§ Fragmento proporcionado
== == ==

LA COMIDA EN LA INFANCIA

 

 

 

 

Al niño la comida le encanta y le repugna con una ferocidad que no tarda en apagarse. A los seis años se le revuelven las tripas cada vez que le ponen delante platos tales como zanahorias a la crema o tapioca fría. La garganta se le cierra y manchas de náusea y de rabia le nublan la vista. Más tarde es difícil recordar a qué se debía, pero a esa edad no hay en el disgusto la menor pose. El chico no puede comer. «¡Vaya porquería!», dice.

Del mismo modo, ciertos platos son verdaderamente deliciosos, y piensa en ellos y los saborea con una pasión sensual que a menudo desaparece del todo con el correr de los años.

Puede que el plato especial del día sean unos pastelitos de chocolate, dos para cada uno. El chico se come los que le tocan con una avidez intensa pero delicada. Su hermana menor Judy, la muy creída, se guarda uno de los de ella en el bolsillo. Pero la tía Gwen da un mordisco a cada uno de sus pastelitos y le regala lo que queda de uno a Judy y lo que queda del otro a él. Y no parece inmutarse.

Él la mira con horrorizado asombro. ¿Cómo puede soportarlo? Él no podría, no podría haberle dado a nadie más que una miga de su pastelito. Acaso hasta una miga habría sido demasiado. Pero la tía Gwen es maravillosa; es valiente, más que humana. Mirando el pastelito mordido que tiene en la mano, se siente un poco aturdido. ¿Cómo ha sido tía Gwen capaz de hacer eso?

Cuando cumple diez o doce años, el hombre ha olvidado la mayor parte de sus pasiones infantiles. Tiene hambre y quiere saciarse. Así de simple.

Unos años más y ya alcanza la cumbre energética de su vida. El cuerpo le hierve de músculos jóvenes, sangre joven, virilidad flamante y mente alerta. Por extraño que parezca, es ahora cuando se atosiga a mayor velocidad. Bebe toscos licores fuertes e incontables tazas de café negro y caliente. Devora leves afrodisíacos como chile, tamales y sospechosas carnes anegadas en salsas de botella. Derrama sal y pimienta sobre cualquier cosa menos los postres.

== == ==

Registros de un conjunto de datos:
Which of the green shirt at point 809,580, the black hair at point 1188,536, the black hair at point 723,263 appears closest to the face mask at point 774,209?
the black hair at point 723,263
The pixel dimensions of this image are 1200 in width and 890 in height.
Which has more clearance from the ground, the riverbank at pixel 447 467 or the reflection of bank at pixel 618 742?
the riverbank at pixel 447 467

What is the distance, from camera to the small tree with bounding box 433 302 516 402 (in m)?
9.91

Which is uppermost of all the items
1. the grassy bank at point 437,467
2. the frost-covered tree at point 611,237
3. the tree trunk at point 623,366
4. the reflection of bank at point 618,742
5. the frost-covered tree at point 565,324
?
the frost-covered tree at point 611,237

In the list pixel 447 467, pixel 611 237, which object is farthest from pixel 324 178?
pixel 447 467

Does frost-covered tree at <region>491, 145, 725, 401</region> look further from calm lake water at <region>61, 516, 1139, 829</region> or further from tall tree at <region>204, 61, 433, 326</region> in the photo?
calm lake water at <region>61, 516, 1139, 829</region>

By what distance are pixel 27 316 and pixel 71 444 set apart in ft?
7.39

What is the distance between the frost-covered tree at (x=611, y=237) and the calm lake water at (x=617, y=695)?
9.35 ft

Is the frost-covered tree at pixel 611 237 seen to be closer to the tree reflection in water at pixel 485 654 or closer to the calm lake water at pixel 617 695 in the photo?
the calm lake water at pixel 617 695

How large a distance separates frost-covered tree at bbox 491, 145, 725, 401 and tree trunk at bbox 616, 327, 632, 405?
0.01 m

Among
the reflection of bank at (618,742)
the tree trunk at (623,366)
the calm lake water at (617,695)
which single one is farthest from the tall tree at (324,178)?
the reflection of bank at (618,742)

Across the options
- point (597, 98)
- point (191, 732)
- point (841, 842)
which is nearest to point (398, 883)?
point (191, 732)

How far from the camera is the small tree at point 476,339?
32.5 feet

== == ==

§ Tareas propuestas
**A)** ¿Puedes reescribir como una lista breve el párrafo del fragmento que empieza con «Puede que el plato especial del día», conservando sus datos principales?
**B)** ¿Cómo resumirías el fragmento en dos oraciones?
**C)** Imprime la parte del fragmento que empieza con «Él la mira con» y sigue hasta «Así de simple.».
El material no hace falta para resolver nada aquí.

§ Respuestas esperadas
**A)**
- El plato especial del día puede ser unos pastelitos de chocolate, dos para cada uno.
- El chico se come los suyos con una avidez intensa pero delicada.
- Su hermana menor, Judy, se guarda uno de los suyos en el bolsillo.
- La tía Gwen muerde cada uno de sus pastelitos y regala lo que queda de uno a Judy y lo que queda del otro al chico, sin inmutarse.

**B)** El niño siente por ciertas comidas un asco y un placer feroces que se apagan con los años, y por eso mira con horrorizado asombro a la tía Gwen cuando regala sus pastelitos de chocolate mordidos. Hacia los diez o doce años ya solo quiere saciar el hambre, y pocos años después, en la cumbre energética de su vida, se atosiga con licores fuertes, café negro, chile, tamales y carnes anegadas en salsas de botella.

**C)**
Él la mira con horrorizado asombro. ¿Cómo puede soportarlo? Él no podría, no podría haberle dado a nadie más que una miga de su pastelito. Acaso hasta una miga habría sido demasiado. Pero la tía Gwen es maravillosa; es valiente, más que humana. Mirando el pastelito mordido que tiene en la mano, se siente un poco aturdido. ¿Cómo ha sido tía Gwen capaz de hacer eso?

Cuando cumple diez o doce años, el hombre ha olvidado la mayor parte de sus pasiones infantiles. Tiene hambre y quiere saciarse. Así de simple.